Today it will be the library, the diner and the library again.
Thank goodness this job is temporary. I told Sebastian I took it to stave off
boredom; not sure if he bought it knowing how tedious I find data entry. I can’t wait to see his face when I hand him the
Scottish hunting sword circa 1820’s he so desperately wants. My dear sword-obsessed husband.
I am home by six, but still a little later than I like. I stick the container of soup I’d frozen into
the microwave just as my dear Sebastian enters the house. He walks into the kitchen and, oh sigh, gives
me that whiskey smile that goes down smooth and warms me from the inside
out. My arms go around his lanky body,
and I hold my ear to his chest, my blood pumping to the beat of Seb’s heart.
“Mm, good to hold you,” I say.
“Rough day?” He
gently pulls me back so he can see my face.
“No. I just like
you.”
I love when he smiles like that, the kind of smile where I
can just make out the little boy shining through.
We eat. Snuggle on
the couch watching The Dick Van Dyke Show. Seb goes to bed. Sleeps like a rock that one.
I remain sitting on the couch, feet on the coffee table,
head resting on the back of the couch.
In the silence, I can sense Sebastian asleep.
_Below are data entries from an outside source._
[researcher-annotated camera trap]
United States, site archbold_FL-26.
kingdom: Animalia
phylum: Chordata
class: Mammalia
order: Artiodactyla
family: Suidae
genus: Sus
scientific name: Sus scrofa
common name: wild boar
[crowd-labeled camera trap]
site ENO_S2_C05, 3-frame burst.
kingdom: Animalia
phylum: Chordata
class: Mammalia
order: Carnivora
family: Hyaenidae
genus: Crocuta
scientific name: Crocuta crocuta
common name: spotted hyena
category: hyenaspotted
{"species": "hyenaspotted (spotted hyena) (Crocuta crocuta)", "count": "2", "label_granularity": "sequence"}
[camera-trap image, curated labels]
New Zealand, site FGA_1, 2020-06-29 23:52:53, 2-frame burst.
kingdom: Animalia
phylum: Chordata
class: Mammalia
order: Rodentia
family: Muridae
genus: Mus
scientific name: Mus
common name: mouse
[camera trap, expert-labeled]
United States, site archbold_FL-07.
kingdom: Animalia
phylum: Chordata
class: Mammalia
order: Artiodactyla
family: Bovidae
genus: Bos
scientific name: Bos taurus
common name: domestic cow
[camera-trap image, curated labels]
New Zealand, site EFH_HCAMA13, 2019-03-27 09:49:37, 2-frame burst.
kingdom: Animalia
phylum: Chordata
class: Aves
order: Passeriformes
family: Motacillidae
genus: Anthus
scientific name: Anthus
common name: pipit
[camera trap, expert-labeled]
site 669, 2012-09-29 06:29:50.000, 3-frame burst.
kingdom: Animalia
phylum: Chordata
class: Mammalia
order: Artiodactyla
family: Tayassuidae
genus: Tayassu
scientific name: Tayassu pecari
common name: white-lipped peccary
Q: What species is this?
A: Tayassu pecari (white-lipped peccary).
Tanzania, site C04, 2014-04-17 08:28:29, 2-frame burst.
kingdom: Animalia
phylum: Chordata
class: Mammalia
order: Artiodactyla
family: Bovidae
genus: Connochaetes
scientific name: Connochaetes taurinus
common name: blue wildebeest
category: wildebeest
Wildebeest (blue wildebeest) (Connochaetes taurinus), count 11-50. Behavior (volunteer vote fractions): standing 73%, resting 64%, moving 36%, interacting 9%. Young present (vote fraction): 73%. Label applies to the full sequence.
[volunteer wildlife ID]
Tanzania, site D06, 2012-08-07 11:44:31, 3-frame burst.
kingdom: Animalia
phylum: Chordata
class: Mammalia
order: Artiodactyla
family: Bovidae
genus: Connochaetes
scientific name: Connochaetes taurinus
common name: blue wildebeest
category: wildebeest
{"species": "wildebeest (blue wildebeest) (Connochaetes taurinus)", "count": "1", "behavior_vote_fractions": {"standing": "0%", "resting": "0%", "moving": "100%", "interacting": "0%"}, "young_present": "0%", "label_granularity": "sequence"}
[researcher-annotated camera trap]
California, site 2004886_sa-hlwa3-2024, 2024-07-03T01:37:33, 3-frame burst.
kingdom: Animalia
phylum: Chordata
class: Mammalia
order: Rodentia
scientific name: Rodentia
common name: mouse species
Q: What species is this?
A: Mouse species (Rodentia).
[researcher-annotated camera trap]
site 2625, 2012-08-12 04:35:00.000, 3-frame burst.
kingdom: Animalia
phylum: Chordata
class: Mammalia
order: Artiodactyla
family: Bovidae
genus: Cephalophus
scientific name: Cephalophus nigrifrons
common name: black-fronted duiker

I place my feet on the floor. Once in the kitchen, I move the far cabinet
away from the wall. The panel is removed
by sliding my fingertips under the seams, which is easier with nails, but one
tore the other night, so they all had to be clipped because I hate one
fingernail being so much shorter than the others. I trudge down the stairs taking back my earlier
answer to Sebastian. It has been kind of
a long day. Data entry is so
dreary.
The familiar mustiness of the hidey-hole envelops me. The lighter sparks and ignites the wick, though
the scented candle doesn’t do much; it is more for psychological effect. Pulling on the chain, the LED bulb livens the
room.
Three is usually my bare minimum, but I only work for two
hours. It is one of those moments I am
desperate for the nearness of my husband.
Flick the boom box off.
Yank the chain. Blow out the
candle. Trudge up the stairs.
Crap – I had not replaced the panel prior to my
descent. Eejit.
Put the kitchen back to normal.
Slide between cool sheets. The blaze of Seb’s body creeps
over to my side.
On second thought, twin beds is a stupid idea.
Wait for it. Ah, the
weight of Sebastian’s grasshopper leg covering both of mine. Oo, and an arm over my chest tonight. He drags me close. I sleep.